“Onde quer que haja uma torre de igreja,
uma sacristia, um seminário, não será improvável
haver o hálito de coisa apodrecida da tesão criminosa.”
A igreja Católica, quando no poder, perseguiu, torturou e matou na fogueira milhares de pessoas. Qualquer um que fizesse um chá de losna suspeito podia ser acusado de heresia e ser queimado vivo, mas, com especial predileção, as mulheres. O Museu Itinerante da Tortura na História possui centenas de objetos metálicos, em forma de pinças e bizarros alicates, utilizados pelos inquisidores para torcer e esmagar o clitóris e o bico dos seios das mulheres, além de uma profusão de “alargadores” para invadir a vagina, alargá-la e depois introduzir ratos vivos e serpentes dentro das vítimas amarradas em uma mesa. Em requintes de crueldade e perversão, as autoridades católicas ficavam muito próximas aos carrascos nazistas.
É notável o quanto as práticas das torturas religiosas, invariavelmente, continham uma subjacente e histérica lubricidade, quando não explícitas motivações sexuais. Historicamente, padres são homens que carregam um coquetel explosivo em que se combinam tesão, medo e culpa, tesão e ódio pela figura feminina, sendo que, para muitos, a vagina sempre foi o labirinto obscuro de atração e repulsa, em idênticas proporções. Haja chicote.

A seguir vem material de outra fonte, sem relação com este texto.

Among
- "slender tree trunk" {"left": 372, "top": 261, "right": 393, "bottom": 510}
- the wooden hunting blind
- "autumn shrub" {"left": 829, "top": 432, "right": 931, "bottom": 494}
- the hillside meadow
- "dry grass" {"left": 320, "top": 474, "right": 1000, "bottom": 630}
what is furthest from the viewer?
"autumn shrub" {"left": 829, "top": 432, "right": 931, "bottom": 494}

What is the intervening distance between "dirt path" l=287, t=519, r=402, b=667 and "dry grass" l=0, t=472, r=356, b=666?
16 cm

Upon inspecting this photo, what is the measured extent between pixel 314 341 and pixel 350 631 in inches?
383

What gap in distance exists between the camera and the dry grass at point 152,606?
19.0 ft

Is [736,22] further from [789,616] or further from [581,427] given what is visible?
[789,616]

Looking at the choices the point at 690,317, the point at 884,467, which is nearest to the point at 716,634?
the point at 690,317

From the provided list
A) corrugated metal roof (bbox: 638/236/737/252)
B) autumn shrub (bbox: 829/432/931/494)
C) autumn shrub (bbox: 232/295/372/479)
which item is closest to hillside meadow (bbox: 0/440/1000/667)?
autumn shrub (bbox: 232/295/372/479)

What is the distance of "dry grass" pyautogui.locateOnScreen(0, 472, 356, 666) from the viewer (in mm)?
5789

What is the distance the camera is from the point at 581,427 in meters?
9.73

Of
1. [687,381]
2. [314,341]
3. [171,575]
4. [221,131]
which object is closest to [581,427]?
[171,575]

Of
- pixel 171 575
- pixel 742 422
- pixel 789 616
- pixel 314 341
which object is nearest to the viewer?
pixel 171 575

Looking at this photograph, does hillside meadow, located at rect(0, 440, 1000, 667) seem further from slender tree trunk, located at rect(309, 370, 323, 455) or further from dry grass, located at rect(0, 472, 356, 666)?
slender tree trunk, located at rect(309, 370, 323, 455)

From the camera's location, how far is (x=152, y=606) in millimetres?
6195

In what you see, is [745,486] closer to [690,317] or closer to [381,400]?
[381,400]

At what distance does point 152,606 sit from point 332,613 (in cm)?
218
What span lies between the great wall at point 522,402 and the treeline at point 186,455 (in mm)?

Portanto, a considerarem-se tais premissas, não espanta a antiga, irresistível e enferma opção pela pedofilia. O que espanta é a benevolência e a candura com que Joseph Ratzinger, este papa de olhar galvanizado de indiferença, trata este assunto pantanoso. Segundo o The New York Times, este senhor, quando arcebispo de Munique em 1980, foi informado que um padre pedófilo (Padre Peter Hullermann), após iniciar tratamento psiquiátrico por conta da compulsão em fazer sexo com crianças, retomou as atividades pastorais e continuou molestando os meninos. O futuro Bento XVI (com seu passado na juventude hitlerista) não ligou a mínima.
Veja o que declarou um alto dirigente do Vaticano, após as barbaridades que os padres sacanas fizeram com dezenas de meninos surdos: “É evidente que a sensibilidade aumentou com o tempo. O fenômeno tem, hoje, uma dimensão pública, uma importância que não existia antes”, declarou o Monsenhor, escroto, Gianfranco Girotti.

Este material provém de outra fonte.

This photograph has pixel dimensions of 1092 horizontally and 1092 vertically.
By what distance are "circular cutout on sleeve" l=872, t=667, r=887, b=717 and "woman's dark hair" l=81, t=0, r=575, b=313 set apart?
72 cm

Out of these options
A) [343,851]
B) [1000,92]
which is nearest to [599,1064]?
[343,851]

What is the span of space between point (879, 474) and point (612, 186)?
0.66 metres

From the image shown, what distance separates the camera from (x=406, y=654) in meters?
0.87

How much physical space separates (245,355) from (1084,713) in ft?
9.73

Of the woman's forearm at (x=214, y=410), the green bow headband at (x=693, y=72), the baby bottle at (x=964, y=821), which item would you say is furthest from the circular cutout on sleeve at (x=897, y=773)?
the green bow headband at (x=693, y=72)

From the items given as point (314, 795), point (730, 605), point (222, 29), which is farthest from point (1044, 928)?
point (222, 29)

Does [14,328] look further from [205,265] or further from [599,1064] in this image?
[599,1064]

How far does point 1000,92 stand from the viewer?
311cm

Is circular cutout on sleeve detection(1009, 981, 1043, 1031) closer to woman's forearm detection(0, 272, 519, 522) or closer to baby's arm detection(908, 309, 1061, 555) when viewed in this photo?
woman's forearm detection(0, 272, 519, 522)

Só isso, Monsenhor? Não tem mais nada para dizer?
Quer dizer, em sua moralidade funesta, antes não tinha importância. Antes estava liberado? Agora que a mídia está em cima “aumentou a sensibilidade”? Por que o tom protocolar? As palavras pasteurizadas? E quanto ao desespero, à dor e às lágrimas das crianças abusadas? Vosso lamaçal coração não se comove com a inocência e as vidas despedaçadas? Nada a declarar, Monsenhor? E quanto às penalidades? Pedofilia não é fenômeno, Monsenhor escroto, pedofilia é crime hediondo.
Foram e são milhares de crianças estupradas por milhares de padres pedófilos em todos os cantos do mundo. Onde quer que haja uma torre de igreja, uma sacristia, um seminário, não será improvável haver o hálito de coisa apodrecida da tesão criminosa. O eufemista Monsenhor e escroto Gianfranco Girotti chama isso de fenômeno.

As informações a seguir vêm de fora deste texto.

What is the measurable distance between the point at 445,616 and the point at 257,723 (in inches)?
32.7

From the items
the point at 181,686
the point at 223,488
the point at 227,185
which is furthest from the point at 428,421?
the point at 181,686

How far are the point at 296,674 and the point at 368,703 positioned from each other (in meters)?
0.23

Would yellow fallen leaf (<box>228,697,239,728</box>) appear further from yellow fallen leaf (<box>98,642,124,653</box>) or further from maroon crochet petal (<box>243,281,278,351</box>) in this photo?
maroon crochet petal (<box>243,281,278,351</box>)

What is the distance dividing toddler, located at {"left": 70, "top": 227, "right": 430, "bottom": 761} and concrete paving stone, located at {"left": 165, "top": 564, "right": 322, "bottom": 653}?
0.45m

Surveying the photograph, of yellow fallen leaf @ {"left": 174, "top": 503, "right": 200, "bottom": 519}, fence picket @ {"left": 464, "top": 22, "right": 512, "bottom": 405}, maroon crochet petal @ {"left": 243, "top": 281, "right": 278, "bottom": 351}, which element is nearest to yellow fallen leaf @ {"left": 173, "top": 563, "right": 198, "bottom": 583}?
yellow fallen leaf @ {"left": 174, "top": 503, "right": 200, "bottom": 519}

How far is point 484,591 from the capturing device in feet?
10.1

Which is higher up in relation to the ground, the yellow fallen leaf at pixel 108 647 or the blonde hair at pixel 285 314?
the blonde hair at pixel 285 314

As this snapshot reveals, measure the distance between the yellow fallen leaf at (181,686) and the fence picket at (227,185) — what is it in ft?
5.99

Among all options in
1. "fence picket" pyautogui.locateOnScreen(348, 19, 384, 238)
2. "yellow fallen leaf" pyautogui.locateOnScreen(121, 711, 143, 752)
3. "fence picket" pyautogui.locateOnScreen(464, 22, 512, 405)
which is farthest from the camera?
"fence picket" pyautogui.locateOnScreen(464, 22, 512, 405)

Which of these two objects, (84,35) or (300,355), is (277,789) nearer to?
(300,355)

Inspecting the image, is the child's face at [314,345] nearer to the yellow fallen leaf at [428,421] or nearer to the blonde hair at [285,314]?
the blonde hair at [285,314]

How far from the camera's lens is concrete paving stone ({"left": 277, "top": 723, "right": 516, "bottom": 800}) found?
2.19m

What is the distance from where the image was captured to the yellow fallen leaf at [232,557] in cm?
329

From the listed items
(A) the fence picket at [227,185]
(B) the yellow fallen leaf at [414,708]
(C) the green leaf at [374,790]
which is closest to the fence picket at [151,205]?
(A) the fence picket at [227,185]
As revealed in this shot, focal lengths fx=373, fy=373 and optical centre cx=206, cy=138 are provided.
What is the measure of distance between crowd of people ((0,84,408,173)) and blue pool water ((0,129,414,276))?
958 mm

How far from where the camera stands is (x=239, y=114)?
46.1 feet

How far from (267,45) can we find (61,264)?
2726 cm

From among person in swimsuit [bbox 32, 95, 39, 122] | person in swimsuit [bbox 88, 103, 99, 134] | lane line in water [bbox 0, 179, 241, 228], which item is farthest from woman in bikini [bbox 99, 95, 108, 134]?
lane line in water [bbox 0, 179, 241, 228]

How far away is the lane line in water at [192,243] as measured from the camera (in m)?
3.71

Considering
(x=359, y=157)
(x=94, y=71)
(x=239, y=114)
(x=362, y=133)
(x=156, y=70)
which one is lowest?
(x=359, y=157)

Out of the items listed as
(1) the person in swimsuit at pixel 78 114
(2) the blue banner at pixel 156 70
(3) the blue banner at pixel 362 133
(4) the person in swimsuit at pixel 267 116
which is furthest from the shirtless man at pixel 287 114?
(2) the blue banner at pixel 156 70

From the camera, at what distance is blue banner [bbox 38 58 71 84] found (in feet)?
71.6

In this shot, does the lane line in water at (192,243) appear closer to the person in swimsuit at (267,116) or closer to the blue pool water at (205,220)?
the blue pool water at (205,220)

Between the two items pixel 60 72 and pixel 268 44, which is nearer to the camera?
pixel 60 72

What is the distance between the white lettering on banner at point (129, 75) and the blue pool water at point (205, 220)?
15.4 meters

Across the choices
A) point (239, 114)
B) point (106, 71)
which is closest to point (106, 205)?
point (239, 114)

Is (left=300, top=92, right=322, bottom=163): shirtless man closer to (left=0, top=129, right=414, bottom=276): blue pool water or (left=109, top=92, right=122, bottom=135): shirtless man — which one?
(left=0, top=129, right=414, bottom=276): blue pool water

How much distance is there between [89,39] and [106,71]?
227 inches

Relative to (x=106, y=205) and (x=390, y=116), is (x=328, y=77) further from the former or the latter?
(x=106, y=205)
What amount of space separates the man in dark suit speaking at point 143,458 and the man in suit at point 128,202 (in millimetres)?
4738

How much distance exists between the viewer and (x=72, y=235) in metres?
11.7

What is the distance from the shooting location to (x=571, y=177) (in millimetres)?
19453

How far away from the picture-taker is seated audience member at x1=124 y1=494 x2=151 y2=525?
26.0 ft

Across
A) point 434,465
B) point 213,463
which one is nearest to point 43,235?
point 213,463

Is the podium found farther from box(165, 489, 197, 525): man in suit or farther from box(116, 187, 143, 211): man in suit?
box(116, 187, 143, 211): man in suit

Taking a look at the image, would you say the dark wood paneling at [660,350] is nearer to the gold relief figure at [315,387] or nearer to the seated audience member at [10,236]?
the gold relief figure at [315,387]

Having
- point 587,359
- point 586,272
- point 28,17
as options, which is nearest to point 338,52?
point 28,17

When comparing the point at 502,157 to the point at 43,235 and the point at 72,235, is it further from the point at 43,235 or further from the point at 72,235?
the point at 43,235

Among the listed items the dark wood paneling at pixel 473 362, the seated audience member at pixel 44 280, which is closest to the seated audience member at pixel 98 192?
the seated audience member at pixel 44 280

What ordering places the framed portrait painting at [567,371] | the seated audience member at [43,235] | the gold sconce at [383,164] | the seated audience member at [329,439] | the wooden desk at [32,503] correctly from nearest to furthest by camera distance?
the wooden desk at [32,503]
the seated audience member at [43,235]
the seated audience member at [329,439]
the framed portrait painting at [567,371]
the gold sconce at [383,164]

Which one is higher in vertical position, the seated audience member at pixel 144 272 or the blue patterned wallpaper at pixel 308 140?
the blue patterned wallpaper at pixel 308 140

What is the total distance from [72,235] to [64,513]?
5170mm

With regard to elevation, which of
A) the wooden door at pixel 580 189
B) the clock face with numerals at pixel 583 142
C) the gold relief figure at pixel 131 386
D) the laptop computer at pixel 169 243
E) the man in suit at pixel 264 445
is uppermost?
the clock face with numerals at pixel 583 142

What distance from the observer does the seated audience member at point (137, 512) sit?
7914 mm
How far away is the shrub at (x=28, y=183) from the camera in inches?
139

São gerações e gerações de padres e bispos dedicados a corromper, seduzir, envolver, coagir e abusar de crianças, num círculo vicioso perverso, profundamente doentio em que, em grande medida, eles também foram abusados.
Do mais verde seminarista a este Papa arrogante, quase todos compartilham de uma hóstia negra, na medida em que muitos deles ou são molestadores, ou protegem quem abusa, o que dá no mesmo, com o agravante que a igreja Católica da atualidade é representada pelo mais reacionário dos Papas. Você tem dúvidas de que o sombrio Joseph Ratzinger protege padres abusadores? Basta observar suas atitudes e seu modus operandi em relação a todos os episódios que vieram à tona. Pouco se tem notícias sobre punições exemplares e muito se sabe sobre as recorrentes omissões e “abafamentos”. Basta observar o sorriso falso e seu olhar glacial para pressentir que este Papa é impiedoso. Este Papa é mau.